In: Accounting
3) If you were preparing comparative balance sheets as of April 30, 2020 and April 2019 for a small, local retailer, which specific balance sheet accounts would you expect to see changes in? Identify which of these accounts you would anticipate to increase or decrease. Which of the 3 categories of financial ratios (liquidity, solvency, profitability), would be affected by these changes in the Balance Sheet accounts? Indicate whether the category or categories would improve or deteriorate identifying which ratios within each of the categories identified would be most affected.
1. I would expect to see changes in the accounts receivable, accounts payable, cash and cash equivalents, inventory, short term loans and short term assets.
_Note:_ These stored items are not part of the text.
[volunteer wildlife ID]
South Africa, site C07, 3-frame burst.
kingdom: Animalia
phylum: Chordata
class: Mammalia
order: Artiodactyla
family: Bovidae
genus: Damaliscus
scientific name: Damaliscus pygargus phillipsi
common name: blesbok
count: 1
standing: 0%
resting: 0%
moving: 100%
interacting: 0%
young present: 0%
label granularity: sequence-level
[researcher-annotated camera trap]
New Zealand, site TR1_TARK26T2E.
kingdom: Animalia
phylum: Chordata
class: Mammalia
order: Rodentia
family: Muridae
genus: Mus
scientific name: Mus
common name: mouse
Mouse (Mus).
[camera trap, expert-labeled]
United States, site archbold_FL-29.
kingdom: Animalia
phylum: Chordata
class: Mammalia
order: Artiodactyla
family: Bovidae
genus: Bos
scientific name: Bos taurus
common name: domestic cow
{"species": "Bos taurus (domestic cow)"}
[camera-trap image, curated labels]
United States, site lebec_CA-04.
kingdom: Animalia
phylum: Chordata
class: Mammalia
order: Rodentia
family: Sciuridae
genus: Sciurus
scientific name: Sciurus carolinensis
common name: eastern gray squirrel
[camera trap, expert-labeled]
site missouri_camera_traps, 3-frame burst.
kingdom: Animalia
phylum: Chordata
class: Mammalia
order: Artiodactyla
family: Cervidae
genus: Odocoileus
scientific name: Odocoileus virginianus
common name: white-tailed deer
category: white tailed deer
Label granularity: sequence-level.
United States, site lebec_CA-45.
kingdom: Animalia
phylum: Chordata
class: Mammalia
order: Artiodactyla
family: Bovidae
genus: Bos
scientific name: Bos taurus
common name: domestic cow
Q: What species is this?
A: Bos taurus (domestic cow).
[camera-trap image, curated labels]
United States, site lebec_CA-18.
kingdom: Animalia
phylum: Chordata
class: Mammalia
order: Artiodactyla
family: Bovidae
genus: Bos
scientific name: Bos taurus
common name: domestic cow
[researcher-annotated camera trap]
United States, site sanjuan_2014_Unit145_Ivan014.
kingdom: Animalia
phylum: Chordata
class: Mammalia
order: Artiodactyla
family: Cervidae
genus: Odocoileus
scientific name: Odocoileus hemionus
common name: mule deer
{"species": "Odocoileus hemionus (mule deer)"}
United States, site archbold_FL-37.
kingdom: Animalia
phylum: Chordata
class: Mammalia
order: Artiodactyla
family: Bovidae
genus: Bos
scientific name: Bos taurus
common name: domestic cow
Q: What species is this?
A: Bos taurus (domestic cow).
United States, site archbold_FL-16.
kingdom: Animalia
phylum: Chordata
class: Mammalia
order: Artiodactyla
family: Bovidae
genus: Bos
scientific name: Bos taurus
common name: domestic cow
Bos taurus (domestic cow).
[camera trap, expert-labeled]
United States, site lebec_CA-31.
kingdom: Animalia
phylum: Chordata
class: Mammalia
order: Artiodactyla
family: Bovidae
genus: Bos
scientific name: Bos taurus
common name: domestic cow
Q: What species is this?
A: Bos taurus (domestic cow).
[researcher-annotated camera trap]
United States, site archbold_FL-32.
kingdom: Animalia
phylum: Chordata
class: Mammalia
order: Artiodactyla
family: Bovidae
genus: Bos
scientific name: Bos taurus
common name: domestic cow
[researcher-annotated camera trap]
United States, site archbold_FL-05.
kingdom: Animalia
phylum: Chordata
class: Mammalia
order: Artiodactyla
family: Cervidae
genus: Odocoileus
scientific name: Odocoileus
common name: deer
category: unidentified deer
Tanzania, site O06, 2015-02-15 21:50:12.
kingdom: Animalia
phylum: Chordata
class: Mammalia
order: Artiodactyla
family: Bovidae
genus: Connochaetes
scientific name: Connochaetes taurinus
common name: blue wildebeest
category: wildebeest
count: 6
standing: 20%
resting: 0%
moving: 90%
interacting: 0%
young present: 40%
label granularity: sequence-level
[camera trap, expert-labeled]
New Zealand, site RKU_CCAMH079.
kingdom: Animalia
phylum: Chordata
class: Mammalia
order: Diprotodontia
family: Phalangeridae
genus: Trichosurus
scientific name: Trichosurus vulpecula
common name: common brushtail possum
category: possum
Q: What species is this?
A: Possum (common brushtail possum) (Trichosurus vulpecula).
2. I would anticipate the see a decrease in accounts receivable and accounts payable both as the company would have been paid back and would also have discharged its liabilities in one year. Since cash and cash equivalents depend on cash inflow and outflow it would depend on whether accounts receivable has decreased more or accounts payable.
3. The ratios which will be affected most are liquidity and profitability ratio. The current ratio( Current assets/ Current liability) will increase if there is an increase in account receivable and cash equivalents and decrease in short term liabilities.
If the inventory decreases and the sales are high, the stock turnover ratio ( inventory/ total sales) will decrease which is a good profitabilty and liquidity indicator ratio.